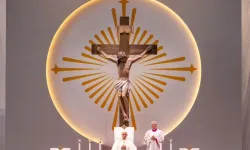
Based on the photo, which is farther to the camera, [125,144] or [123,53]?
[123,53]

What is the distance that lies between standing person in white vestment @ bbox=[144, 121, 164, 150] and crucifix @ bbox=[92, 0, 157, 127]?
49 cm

==

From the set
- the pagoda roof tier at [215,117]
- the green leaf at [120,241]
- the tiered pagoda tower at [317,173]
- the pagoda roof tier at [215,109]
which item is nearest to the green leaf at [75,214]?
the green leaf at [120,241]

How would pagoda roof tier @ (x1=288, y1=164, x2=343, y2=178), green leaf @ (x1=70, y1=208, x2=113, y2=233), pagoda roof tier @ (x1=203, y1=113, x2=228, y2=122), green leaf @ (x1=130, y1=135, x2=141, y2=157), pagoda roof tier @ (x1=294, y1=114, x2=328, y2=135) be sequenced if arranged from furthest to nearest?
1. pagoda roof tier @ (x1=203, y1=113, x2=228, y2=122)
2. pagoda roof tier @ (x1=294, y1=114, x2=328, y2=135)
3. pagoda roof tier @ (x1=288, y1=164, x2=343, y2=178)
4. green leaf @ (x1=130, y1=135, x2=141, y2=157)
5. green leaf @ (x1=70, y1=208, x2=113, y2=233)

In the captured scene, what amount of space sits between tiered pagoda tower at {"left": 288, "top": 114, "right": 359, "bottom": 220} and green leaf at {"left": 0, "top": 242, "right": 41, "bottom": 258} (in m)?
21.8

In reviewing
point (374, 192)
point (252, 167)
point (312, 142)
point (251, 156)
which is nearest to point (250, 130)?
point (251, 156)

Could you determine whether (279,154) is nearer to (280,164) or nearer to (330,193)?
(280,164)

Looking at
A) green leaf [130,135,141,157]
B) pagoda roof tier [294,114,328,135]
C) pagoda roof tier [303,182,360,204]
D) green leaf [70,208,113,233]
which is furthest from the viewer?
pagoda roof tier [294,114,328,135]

[STATED EXERCISE]: Collect each line of the records that contains the string "tiered", treating uppercase and lowercase as distinct.

[THE OUTPUT]:
- the tiered pagoda tower at [317,173]
In the captured scene, what amount of space sits between tiered pagoda tower at {"left": 288, "top": 114, "right": 359, "bottom": 220} and green leaf at {"left": 0, "top": 242, "right": 41, "bottom": 258} (in m)?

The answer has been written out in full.